Using the records that follow, reproduce exactly the lines starting at the line containing "库明加蜕变引发热议理智思考与技术提升同样关键" and ending at the line containing "2026年UDP代理IP实测：直播场景稳定性谁最强". Include both end lines and no pictures.

## Given records:
◇ ◇ ◇
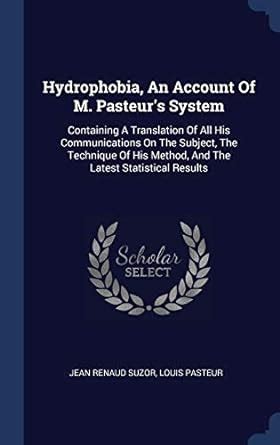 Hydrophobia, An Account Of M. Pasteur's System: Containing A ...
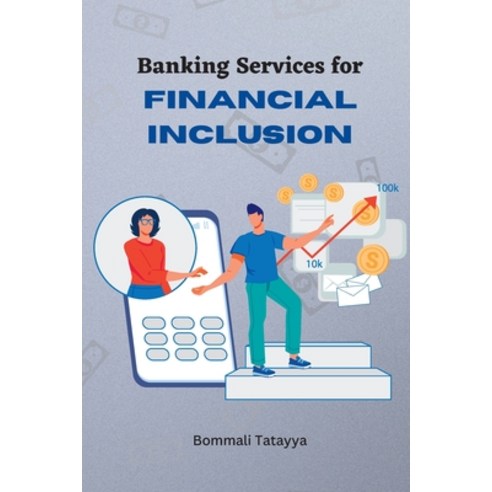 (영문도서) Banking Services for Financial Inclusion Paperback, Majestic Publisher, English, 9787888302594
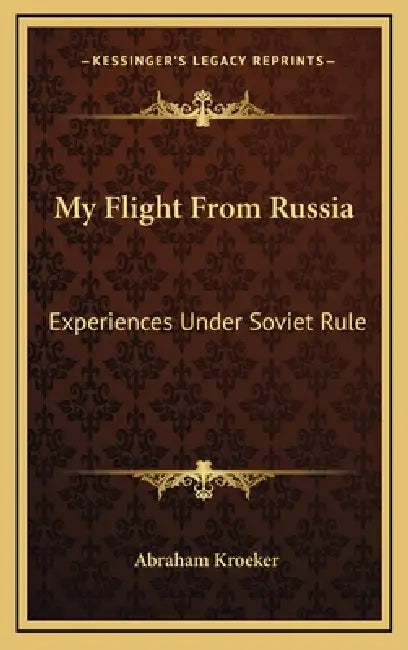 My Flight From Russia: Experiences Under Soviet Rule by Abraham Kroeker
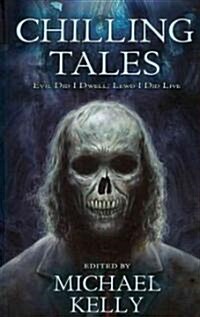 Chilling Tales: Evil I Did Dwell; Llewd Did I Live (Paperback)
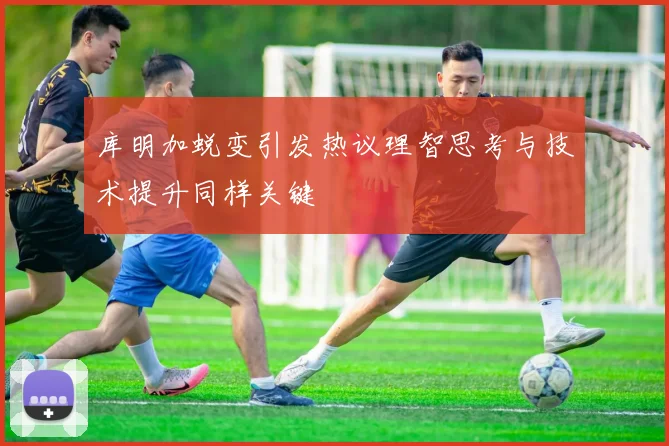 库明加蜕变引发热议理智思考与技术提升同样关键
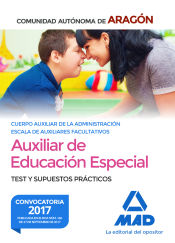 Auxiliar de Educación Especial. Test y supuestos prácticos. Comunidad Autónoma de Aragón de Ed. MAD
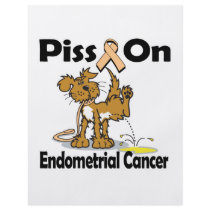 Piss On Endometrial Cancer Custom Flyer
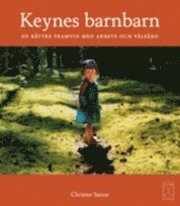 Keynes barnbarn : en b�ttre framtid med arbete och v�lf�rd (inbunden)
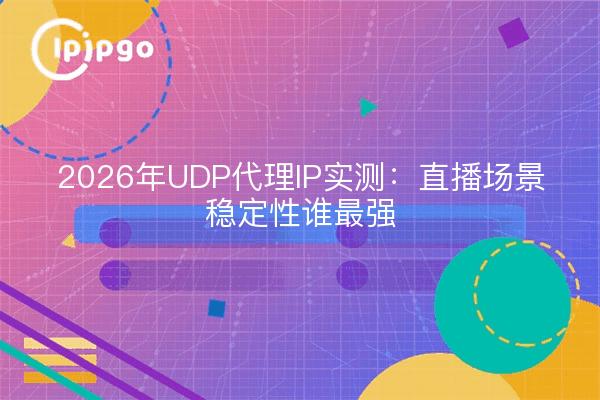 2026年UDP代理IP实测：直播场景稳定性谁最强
◇ ◇ ◇
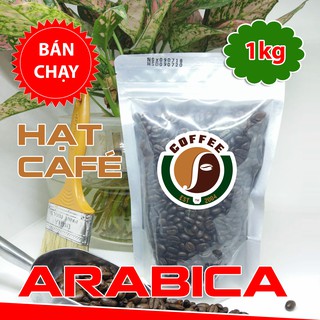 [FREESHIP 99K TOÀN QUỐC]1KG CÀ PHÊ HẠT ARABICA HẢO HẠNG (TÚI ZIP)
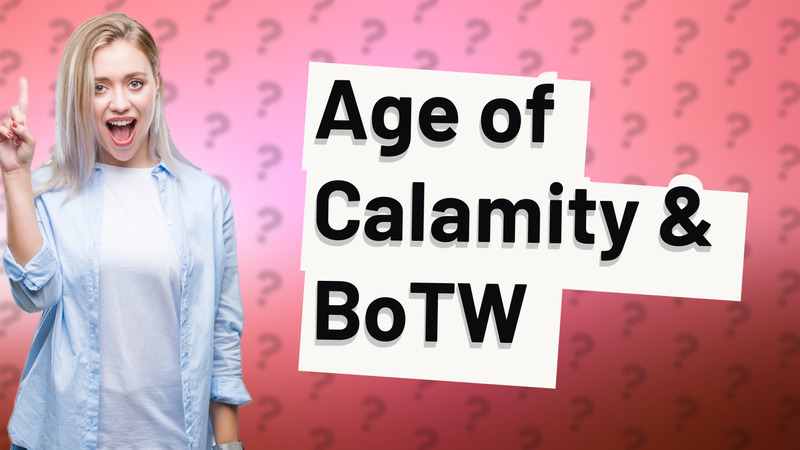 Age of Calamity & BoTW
◇ ◇ ◇
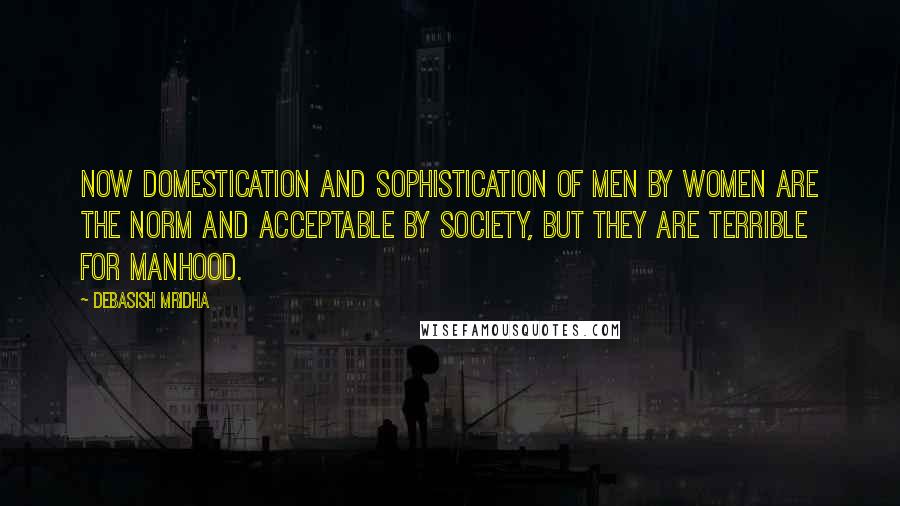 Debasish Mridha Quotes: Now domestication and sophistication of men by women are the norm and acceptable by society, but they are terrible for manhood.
◇ ◇ ◇
## Completed exercise:
 库明加蜕变引发热议理智思考与技术提升同样关键
 Auxiliar de Educación Especial. Test y supuestos prácticos. Comunidad Autónoma de Aragón de Ed. MAD
 Piss On Endometrial Cancer Custom Flyer
 Keynes barnbarn : en b�ttre framtid med arbete och v�lf�rd (inbunden)
 2026年UDP代理IP实测：直播场景稳定性谁最强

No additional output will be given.